▸ **Brief**
If an entry below holds a picture, leave the picture out and print the rest exactly.

*** Opening of Data shown ***

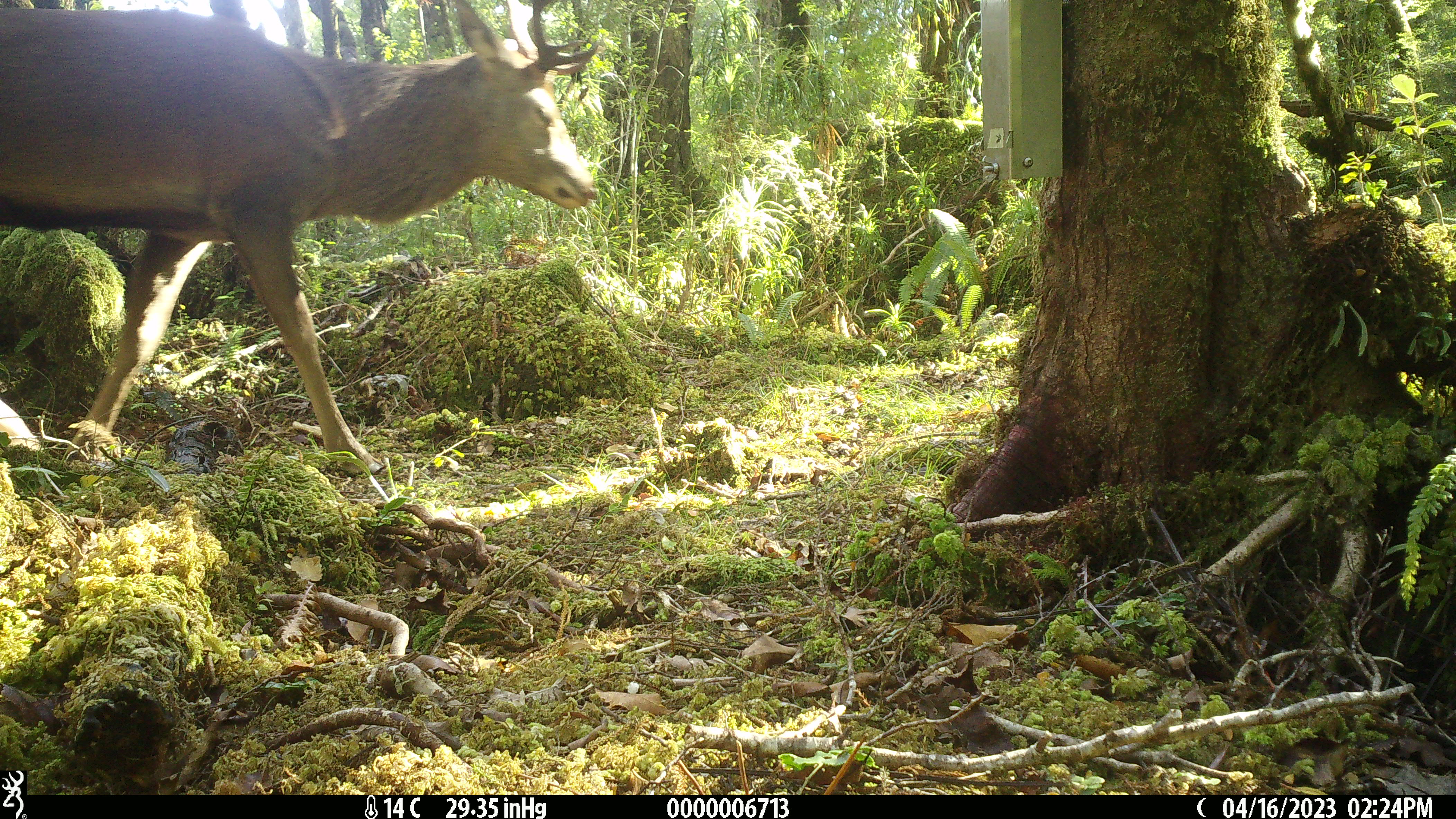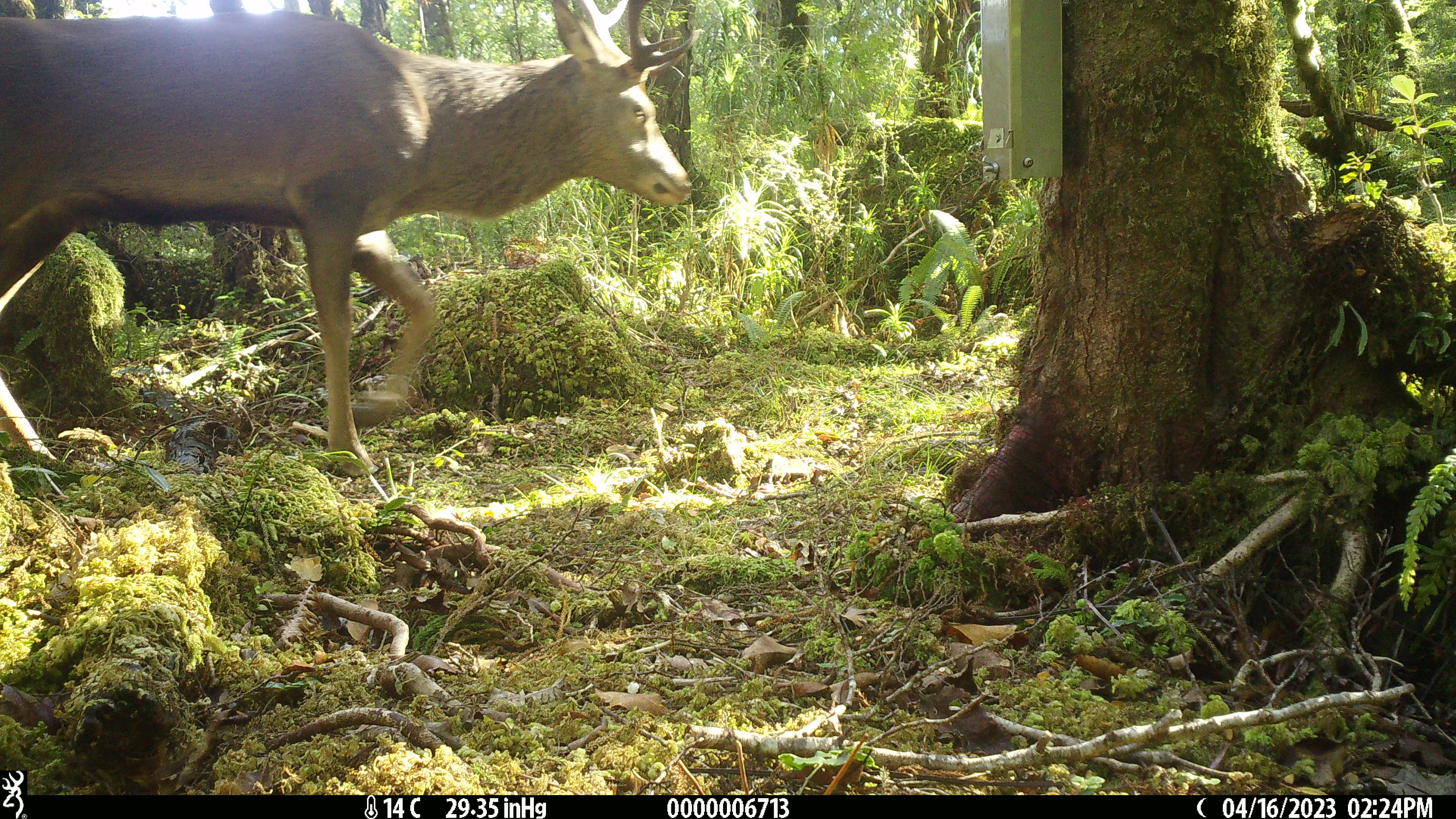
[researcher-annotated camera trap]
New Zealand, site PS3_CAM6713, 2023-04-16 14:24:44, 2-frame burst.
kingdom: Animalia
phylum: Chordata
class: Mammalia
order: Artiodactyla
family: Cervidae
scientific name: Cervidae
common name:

*** Close of Data shown ***

▸ **Task result**
[researcher-annotated camera trap]
New Zealand, site PS3_CAM6713, 2023-04-16 14:24:44, 2-frame burst.
kingdom: Animalia
phylum: Chordata
class: Mammalia
order: Artiodactyla
family: Cervidae
scientific name: Cervidae
common name:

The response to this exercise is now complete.